EXERCISE PROMPT: Continue the commit diff that adds MoE support for NemotronH, starting right after its last line.

SOURCE PASSAGE:
□ □ □
[Model] Add MoE support for NemotronH (#25863)

tomeras91 · web-flow · commit 61089465a610 · 2025-10-23T10:27:23.000Z
Signed-off-by: Tomer Asida &lt;57313761+tomeras91@users.noreply.github.com&gt;
diff --git a/vllm/model_executor/layers/fused_moe/config.py b/vllm/model_executor/layers/fused_moe/config.py
@@ -823,6 +823,8 @@ class FusedMoEConfig:
 
     has_bias: bool = False
 
+    is_act_and_mul: bool = True
+
     def __post_init__(self):
         if self.dp_size > 1:
             logger.debug_once(
diff --git a/vllm/model_executor/layers/fused_moe/fused_moe.py b/vllm/model_executor/layers/fused_moe/fused_moe.py
@@ -1647,6 +1647,7 @@ def fused_experts(
 
 SILU_NO_MUL: str = activation_without_mul("silu")
 GELU_NO_MUL: str = activation_without_mul("gelu")
+RELU2_NO_MUL: str = activation_without_mul("relu2")
 
 
 def _get_config_quant_dtype(
@@ -1914,7 +1915,8 @@ def fused_experts_impl(
             intermediate_cache2 = F.silu(intermediate_cache1.view(-1, N))
         elif activation == GELU_NO_MUL:
             intermediate_cache2 = F.gelu(intermediate_cache1.view(-1, N))
-
+        elif activation == RELU2_NO_MUL:
+            intermediate_cache2 = torch.square(F.relu(intermediate_cache1.view(-1, N)))
         else:
             raise ValueError(f"Unsupported FusedMoe activation: {activation}.")
 
diff --git a/vllm/model_executor/layers/fused_moe/layer.py b/vllm/model_executor/layers/fused_moe/layer.py
@@ -411,11 +411,15 @@ def create_weights(
         params_dtype: torch.dtype,
         **extra_weight_attrs,
     ):
+        if self.moe.is_act_and_mul:
+            w13_up_dim = 2 * intermediate_size_per_partition
+        else:
+            w13_up_dim = intermediate_size_per_partition
         # Fused gate_up_proj (column parallel)
□ □ □
DATA:
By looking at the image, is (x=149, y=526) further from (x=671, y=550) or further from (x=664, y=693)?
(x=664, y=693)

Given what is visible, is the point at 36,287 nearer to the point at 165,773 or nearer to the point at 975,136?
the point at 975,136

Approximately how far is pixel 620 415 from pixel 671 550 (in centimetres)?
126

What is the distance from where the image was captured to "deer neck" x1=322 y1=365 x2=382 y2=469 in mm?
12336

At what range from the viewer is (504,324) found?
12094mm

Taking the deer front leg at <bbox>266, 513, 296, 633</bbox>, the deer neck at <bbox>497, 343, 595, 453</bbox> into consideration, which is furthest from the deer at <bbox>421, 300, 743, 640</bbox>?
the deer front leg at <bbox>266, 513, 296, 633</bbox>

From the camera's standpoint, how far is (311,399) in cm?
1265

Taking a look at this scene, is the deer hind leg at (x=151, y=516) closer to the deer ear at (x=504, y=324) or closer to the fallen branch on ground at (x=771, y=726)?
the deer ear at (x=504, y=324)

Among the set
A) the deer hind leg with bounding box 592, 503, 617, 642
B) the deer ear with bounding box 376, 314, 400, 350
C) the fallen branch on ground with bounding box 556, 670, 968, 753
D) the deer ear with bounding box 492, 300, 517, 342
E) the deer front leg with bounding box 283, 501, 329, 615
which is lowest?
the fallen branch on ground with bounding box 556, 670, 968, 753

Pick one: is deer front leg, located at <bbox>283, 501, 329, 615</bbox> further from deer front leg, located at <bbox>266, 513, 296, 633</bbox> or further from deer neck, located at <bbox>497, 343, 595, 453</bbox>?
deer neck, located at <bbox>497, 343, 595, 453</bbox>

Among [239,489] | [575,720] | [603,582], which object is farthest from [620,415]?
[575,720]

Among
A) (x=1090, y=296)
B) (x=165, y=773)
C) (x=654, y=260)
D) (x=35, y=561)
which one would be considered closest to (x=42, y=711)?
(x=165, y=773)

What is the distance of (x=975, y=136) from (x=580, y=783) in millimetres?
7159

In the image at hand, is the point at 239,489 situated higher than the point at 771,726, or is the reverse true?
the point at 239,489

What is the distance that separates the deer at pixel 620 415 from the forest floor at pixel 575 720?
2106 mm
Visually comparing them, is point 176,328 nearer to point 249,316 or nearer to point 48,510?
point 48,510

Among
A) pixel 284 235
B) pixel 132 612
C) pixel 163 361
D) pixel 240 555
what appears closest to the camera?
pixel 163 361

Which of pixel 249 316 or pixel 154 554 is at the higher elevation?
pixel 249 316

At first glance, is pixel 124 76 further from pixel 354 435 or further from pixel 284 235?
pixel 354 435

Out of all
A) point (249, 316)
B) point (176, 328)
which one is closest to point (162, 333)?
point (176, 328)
□ □ □
SOLVED PROBLEM:
         w13_weight = torch.nn.Parameter(
             torch.empty(
                 num_experts,
-                2 * intermediate_size_per_partition,
+                w13_up_dim,
                 hidden_size,
                 dtype=params_dtype,
             ),
@@ -425,9 +429,7 @@ def create_weights(
         set_weight_attrs(w13_weight, extra_weight_attrs)
         if self.moe.has_bias:
             w13_bias = torch.nn.Parameter(
-                torch.zeros(
-                    num_experts, 2 * intermediate_size_per_partition, dtype=params_dtype
-                ),
+                torch.zeros(num_experts, w13_up_dim, dtype=params_dtype),
                 requires_grad=False,
             )
             layer.register_parameter("w13_bias", w13_bias)
@@ -1073,6 +1075,7 @@ def __init__(
         e_score_correction_bias: torch.Tensor | None = None,
         apply_router_weight_on_input: bool = False,
         activation: str = "silu",
+        is_act_and_mul: bool = True,
         enable_eplb: bool = False,
         num_redundant_experts: int = 0,
         has_bias: bool = False,
@@ -1263,6 +1266,7 @@ def __init__(
             in_dtype=moe_in_dtype,
             max_num_tokens=envs.VLLM_MOE_DP_CHUNK_SIZE,
             has_bias=has_bias,
+            is_act_and_mul=is_act_and_mul,
         )
         self.moe_config = moe
         self.moe_quant_config: FusedMoEQuantConfig | None = None
@@ -1283,6 +1287,24 @@ def __init__(
         assert isinstance(quant_method, FusedMoEMethodBase)
         self.quant_method = quant_method
 
+        if not self.moe_config.is_act_and_mul:
+            # Avoid circular import
+            from vllm.model_executor.layers.quantization.modelopt import (
+                ModelOptFp8MoEMethod,
+            )
+
+            if not isinstance(
+                quant_method, (UnquantizedFusedMoEMethod, ModelOptFp8MoEMethod)
+            ):
+                raise NotImplementedError(
+                    "is_act_and_mul=False is supported only for unquantized "
+                    "and ModelOpt FP8 moe for now"
+                )
+            if not current_platform.is_cuda():
+                raise NotImplementedError(
+                    "is_act_and_mul=False is supported only for CUDA for now"
+                )
+
         if self.enable_eplb:
             from vllm.model_executor.layers.quantization.fp8 import Fp8MoEMethod
 
@@ -1531,7 +1553,10 @@ def _load_w13(
     ):
         # Index the loaded weight for tp sharding.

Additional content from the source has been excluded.